### Wat wordt gevraagd
Citeer alle records hieronder woord voor woord. Laat de afbeeldingen weg.

### Datasetrecords

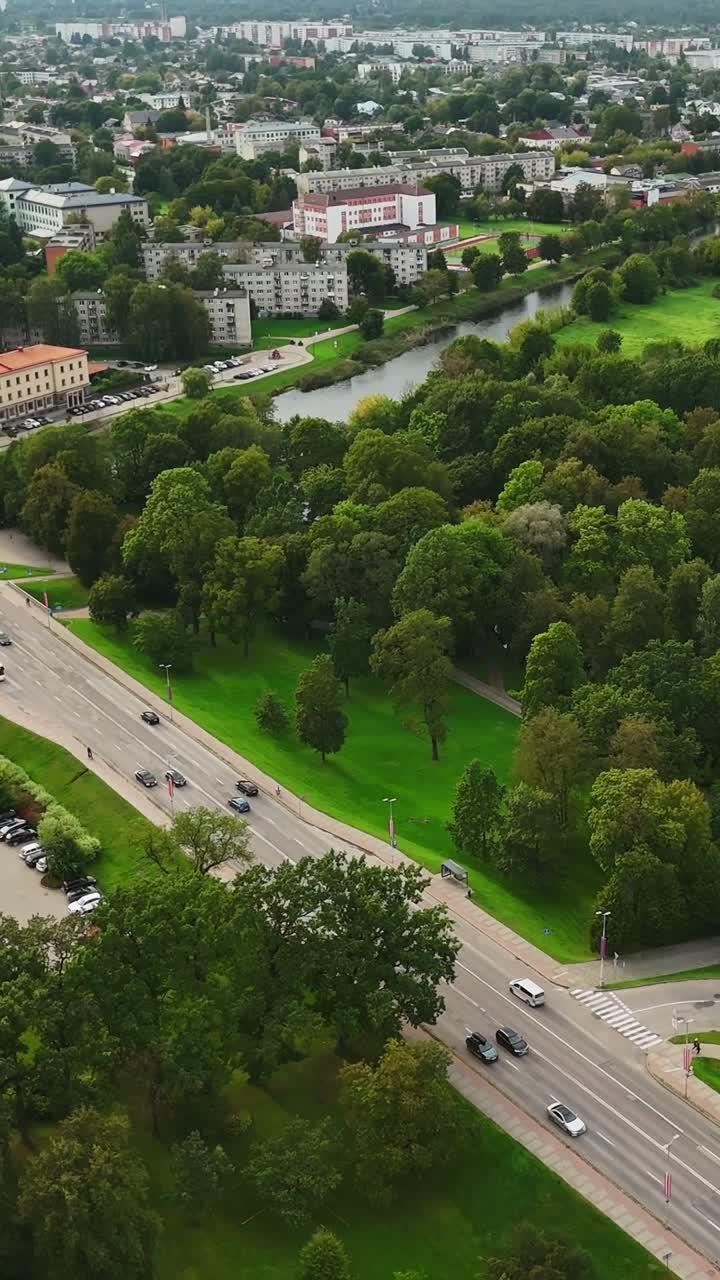 Aerial view of green Jelgava, Latvia with road and parked cars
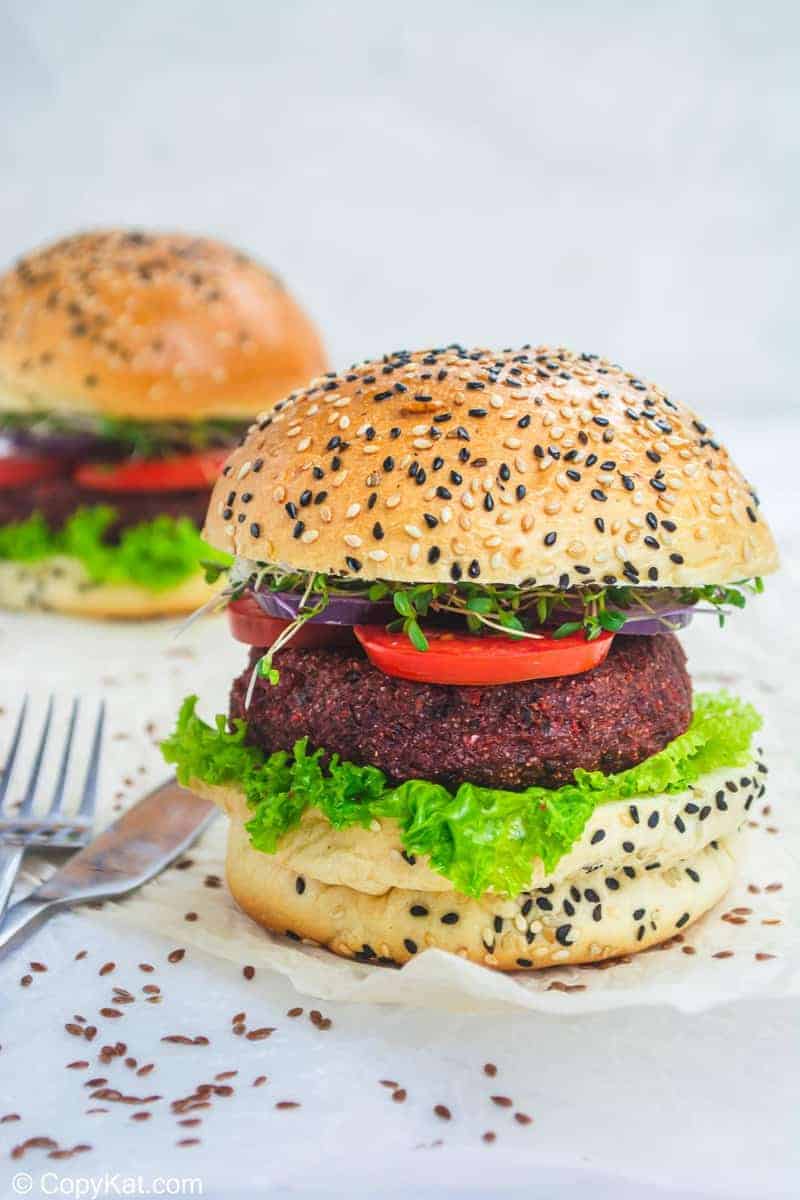 two vegan burgers with lettuce and tomato on sesame seed buns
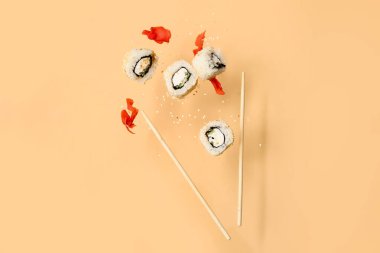 Bej arka planda lezzetli uçan suşi ruloları, zencefil ve çubuklar.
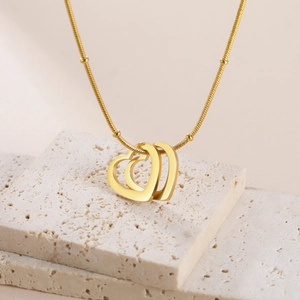 Détail de la chaîne serpent en acier doré avec trois pendentifs en forme de coeur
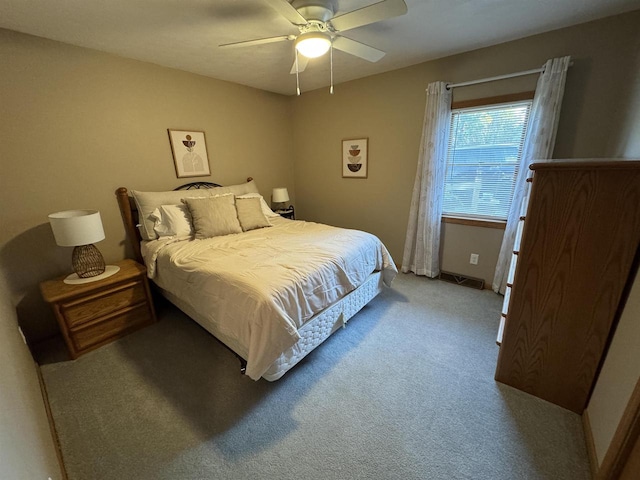 bedroom featuring light colored carpet and ceiling fan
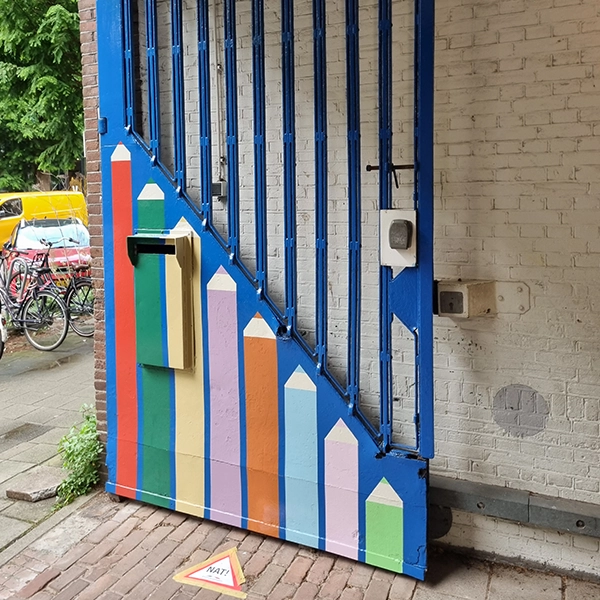 Het kleurrijke metalen hek in Amsterdam na afronding van het schilderwerk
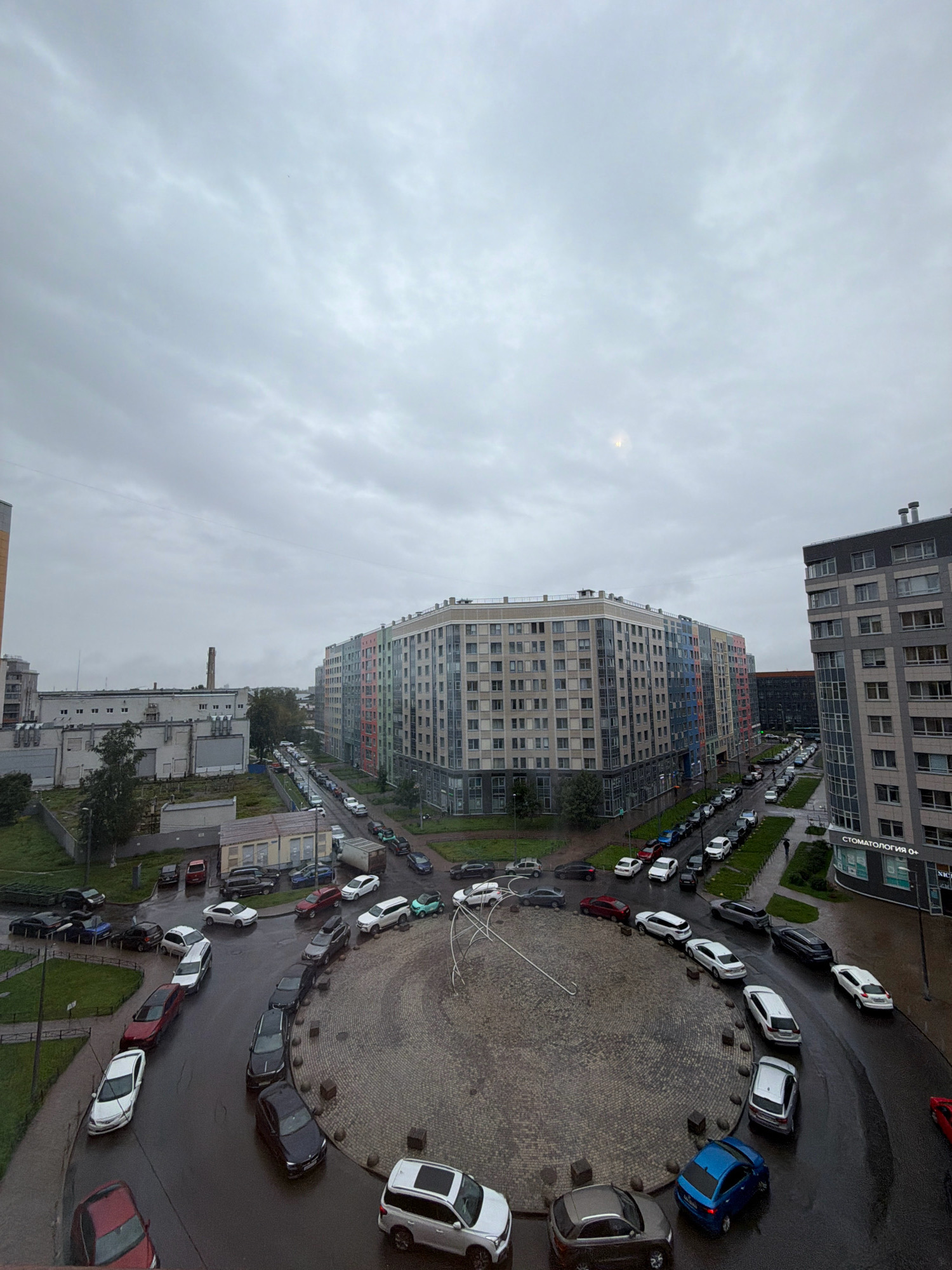 The image depicts a cloudy day in a residential area of Saint Petersburg, Russia, specifically the Novoorlovsky residential complex. The scene is dominated by a large, multi-colored apartment building that curves around a circular paved area. Numerous cars are parked and driving in and around this circular space, as well as along the adjacent roads. Several other buildings, including a taller, grey apartment building with a "Стоматология" (Dentistry) sign, are visible. The sky is overcast with a dull grey hue. The ground appears wet, suggesting recent rain. There are no visible people clearly engaged in any specific actions. The overall atmosphere is that of a typical urban environment under cloudy skies.
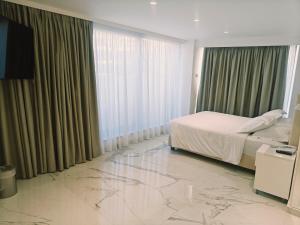 a hotel room with a bed and a marble floor at Ibiscus Hotel in Rhodes Town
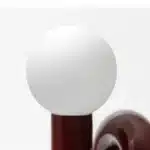 Modern glass table lamp with spherical shade on a wooden nightstand in a cozy bedroom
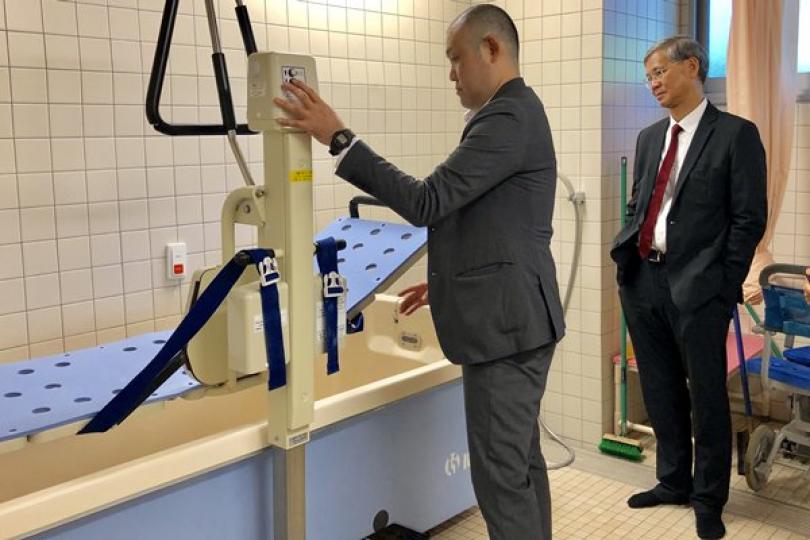 護理示範: 羅致光(右)在東京參觀一間安老院,觀看職員示範輔助設施,協助長期臥床或行動不便的長者沐浴。 護理示範: 羅致光(右)在東京參觀一間安老院,觀看職員示範輔助設施,協助長期臥床或行動不便的長者沐浴。
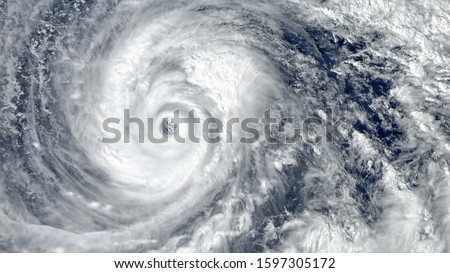 Eye of the Hurricane. Hurricane on Earth. Typhoon over planet Earth.. Category 5 super typhoon approaching the coast. View from outer space. (Elements of this image furnished by NASA) Royalty-Free Stock Photo #1597305172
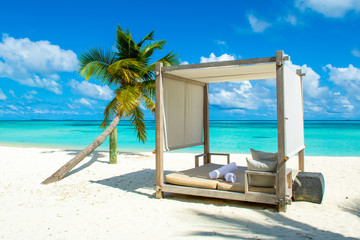 Chill lounge zone on the sandy beach, Maldives island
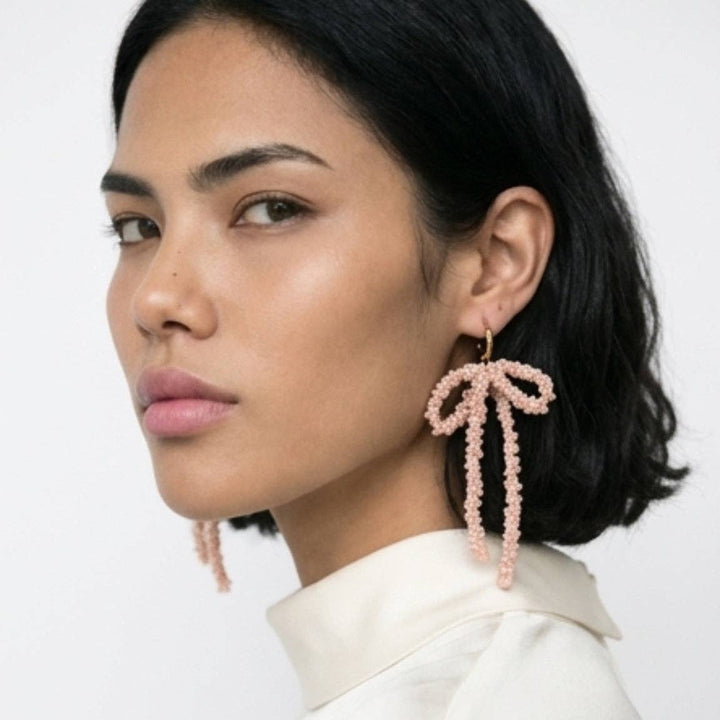 Woman wearing pink beaded bow-shaped earrings on a white background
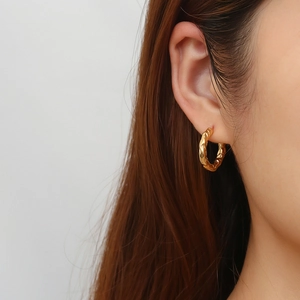 Detail of vintage gold C-shape earrings with a textured lava finish on model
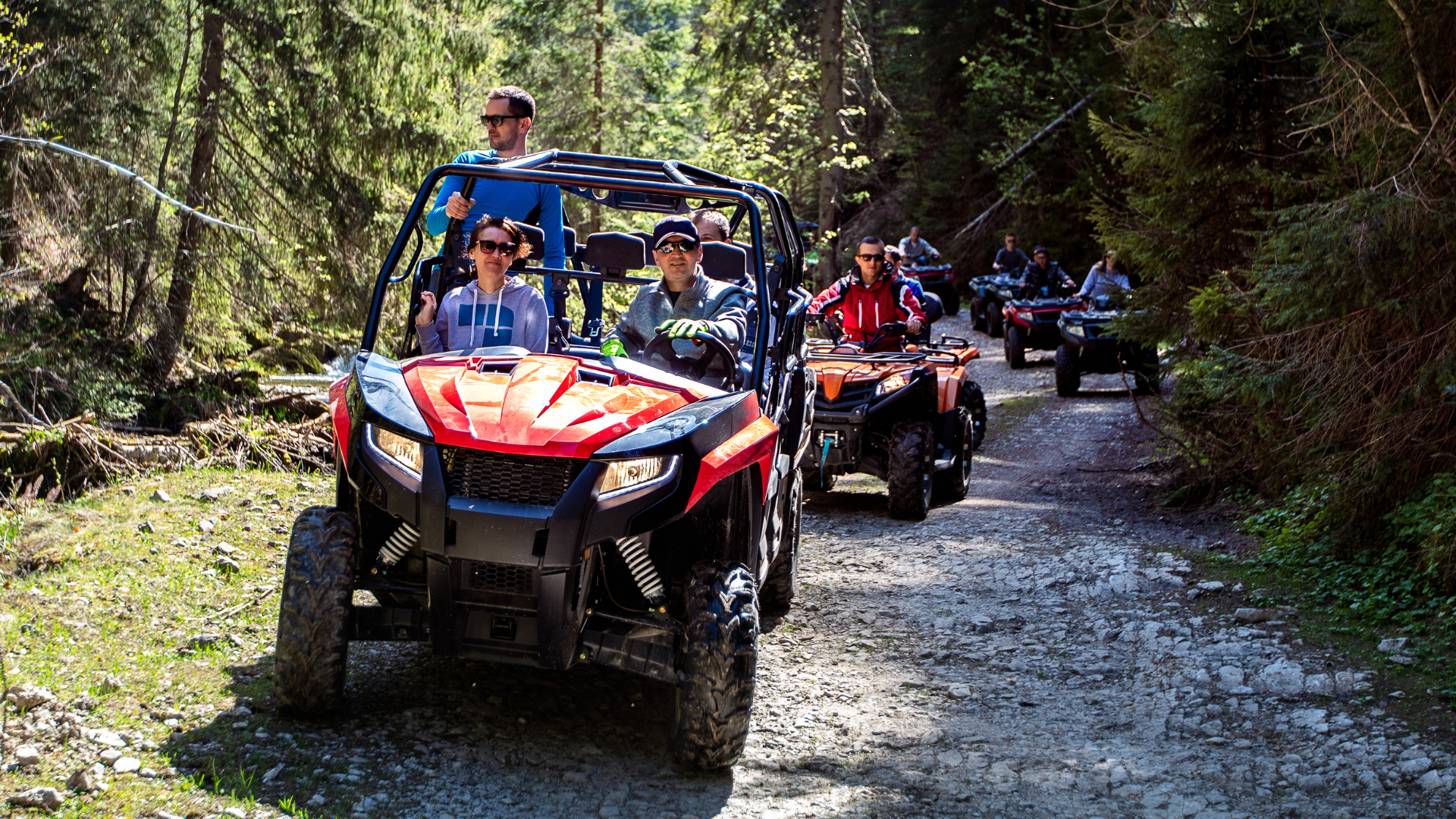 Group riding ATVs and UTVs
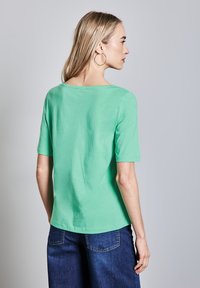 Krátký rukáv, top ze světle zelené bavlny s lodními výstřihem a volným střihem, doplněný tmavě modrými denimovými kalhotami. Hladká textura, ležérní design.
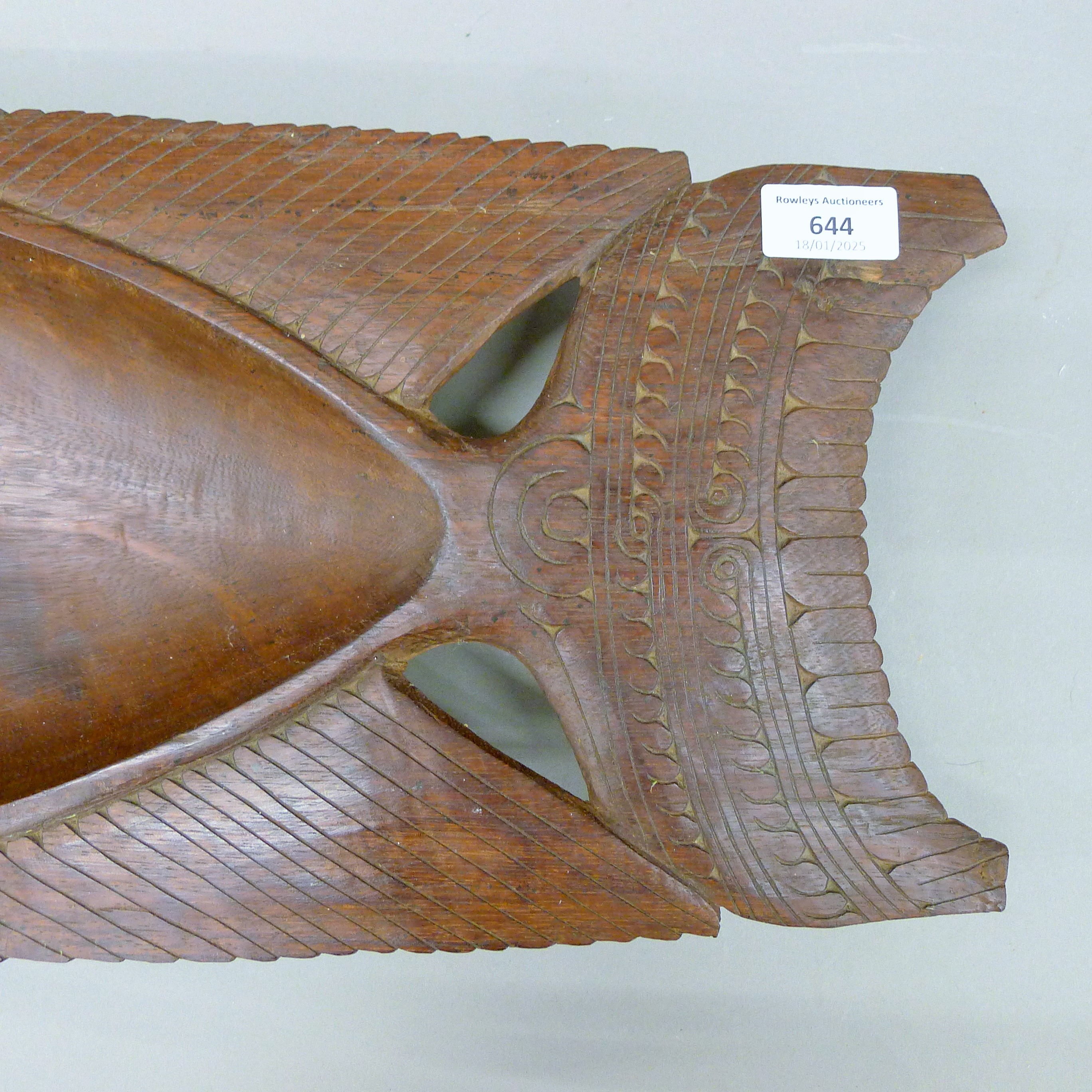 A large Solomon Islands wood bowl in the form of a fish with shell eye. 77 cm long. - Image 3 of 4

### Oplossing
 Aerial view of green Jelgava, Latvia with road and parked cars
 two vegan burgers with lettuce and tomato on sesame seed buns
 Bej arka planda lezzetli uçan suşi ruloları, zencefil ve çubuklar.
 Détail de la chaîne serpent en acier doré avec trois pendentifs en forme de coeur
 bedroom featuring light colored carpet and ceiling fan
 Het kleurrijke metalen hek in Amsterdam na afronding van het schilderwerk
 The image depicts a cloudy day in a residential area of Saint Petersburg, Russia, specifically the Novoorlovsky residential complex. The scene is dominated by a large, multi-colored apartment building that curves around a circular paved area. Numerous cars are parked and driving in and around this circular space, as well as along the adjacent roads. Several other buildings, including a taller, grey apartment building with a "Стоматология" (Dentistry) sign, are visible. The sky is overcast with a dull grey hue. The ground appears wet, suggesting recent rain. There are no visible people clearly engaged in any specific actions. The overall atmosphere is that of a typical urban environment under cloudy skies.
 a hotel room with a bed and a marble floor at Ibiscus Hotel in Rhodes Town
 Modern glass table lamp with spherical shade on a wooden nightstand in a cozy bedroom
 護理示範: 羅致光(右)在東京參觀一間安老院,觀看職員示範輔助設施,協助長期臥床或行動不便的長者沐浴。 護理示範: 羅致光(右)在東京參觀一間安老院,觀看職員示範輔助設施,協助長期臥床或行動不便的長者沐浴。
 Eye of the Hurricane. Hurricane on Earth. Typhoon over planet Earth.. Category 5 super typhoon approaching the coast. View from outer space. (Elements of this image furnished by NASA) Royalty-Free Stock Photo #1597305172
 Chill lounge zone on the sandy beach, Maldives island
 Woman wearing pink beaded bow-shaped earrings on a white background
 Detail of vintage gold C-shape earrings with a textured lava finish on model
 Group riding ATVs and UTVs
 Krátký rukáv, top ze světle zelené bavlny s lodními výstřihem a volným střihem, doplněný tmavě modrými denimovými kalhotami. Hladká textura, ležérní design.
 A large Solomon Islands wood bowl in the form of a fish with shell eye. 77 cm long. - Image 3 of 4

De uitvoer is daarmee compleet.